Non-streaming: test_websearch_interception_e2e.py
Streaming: test_websearch_interception_streaming_e2e.py

Search Provider Selection

If search_tool_name specified → Look up in llm_router.search_tools
If not found or None → Use first available search tool
If no router or no tools → Fallback to perplexity

Example router config:

yaml

search_tools:
  - search_tool_name: "my-perplexity-tool"
    litellm_params:
      search_provider: "perplexity"
  - search_tool_name: "my-tavily-tool"
    litellm_params:
      search_provider: "tavily"

Message Flow

Initial Request

python

messages = [{"role": "user", "content": "What is LiteLLM?"}]
tools = [{"name": "WebSearch", ...}]

First API Call (Internal)

Response: tool_use with name="WebSearch", input={"query": "what is litellm"}

Server Processing

Logger detects WebSearch tool_use
Looks up search provider from router
Executes litellm.asearch(query="what is litellm", search_provider="perplexity")
Gets results: "Title: LiteLLM Docs\nURL: docs.litellm.ai\n..."

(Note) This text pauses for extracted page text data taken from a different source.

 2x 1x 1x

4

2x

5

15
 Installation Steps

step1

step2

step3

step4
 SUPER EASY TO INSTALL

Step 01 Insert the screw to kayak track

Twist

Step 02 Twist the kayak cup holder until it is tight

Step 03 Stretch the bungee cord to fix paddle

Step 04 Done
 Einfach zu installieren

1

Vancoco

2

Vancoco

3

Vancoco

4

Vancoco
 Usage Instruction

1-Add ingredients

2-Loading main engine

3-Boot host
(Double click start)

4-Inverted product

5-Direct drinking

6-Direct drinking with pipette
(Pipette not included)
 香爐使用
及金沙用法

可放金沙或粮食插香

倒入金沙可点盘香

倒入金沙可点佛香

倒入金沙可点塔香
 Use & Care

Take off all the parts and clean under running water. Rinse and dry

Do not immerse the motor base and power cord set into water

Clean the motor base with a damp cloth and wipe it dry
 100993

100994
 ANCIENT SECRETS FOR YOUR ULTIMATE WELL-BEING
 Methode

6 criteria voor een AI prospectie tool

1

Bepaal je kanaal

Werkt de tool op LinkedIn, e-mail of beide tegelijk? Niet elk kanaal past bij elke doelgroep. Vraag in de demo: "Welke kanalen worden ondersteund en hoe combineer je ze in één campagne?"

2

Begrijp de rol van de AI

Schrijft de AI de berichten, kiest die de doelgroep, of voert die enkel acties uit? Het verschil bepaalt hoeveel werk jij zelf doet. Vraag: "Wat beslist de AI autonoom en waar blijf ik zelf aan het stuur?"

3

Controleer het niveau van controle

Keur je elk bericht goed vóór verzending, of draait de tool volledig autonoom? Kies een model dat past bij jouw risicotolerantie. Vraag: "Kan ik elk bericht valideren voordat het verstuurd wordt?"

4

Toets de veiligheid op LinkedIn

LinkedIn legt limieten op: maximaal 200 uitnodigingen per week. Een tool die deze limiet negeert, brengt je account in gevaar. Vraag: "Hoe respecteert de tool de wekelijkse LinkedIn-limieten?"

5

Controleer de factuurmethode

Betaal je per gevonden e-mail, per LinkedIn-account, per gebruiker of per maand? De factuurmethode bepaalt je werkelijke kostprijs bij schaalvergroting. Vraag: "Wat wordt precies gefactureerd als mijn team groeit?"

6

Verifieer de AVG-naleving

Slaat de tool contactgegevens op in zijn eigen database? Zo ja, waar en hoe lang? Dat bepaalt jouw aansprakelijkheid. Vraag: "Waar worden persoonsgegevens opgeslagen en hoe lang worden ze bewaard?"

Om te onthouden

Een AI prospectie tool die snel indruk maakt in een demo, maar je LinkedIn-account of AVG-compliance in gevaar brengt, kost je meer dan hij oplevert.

Follow-Up Request (Internal)

python

messages = [
    {"role": "user", "content": "What is LiteLLM?"},
    {"role": "assistant", "content": [{"type": "tool_use", ...}]},
    {"role": "user", "content": [{"type": "tool_result", "content": "search results..."}]}
]

User Receives

python

response.content[0].text
# "Based on the search results, LiteLLM is a unified interface..."

Testing

E2E Tests:

test_websearch_interception_e2e.py - Non-streaming real API calls to Bedrock
test_websearch_interception_streaming_e2e.py - Streaming real API calls to Bedrock

Unit Tests: test_websearch_interception.py Mocked tests for tool detection, provider filtering, edge cases.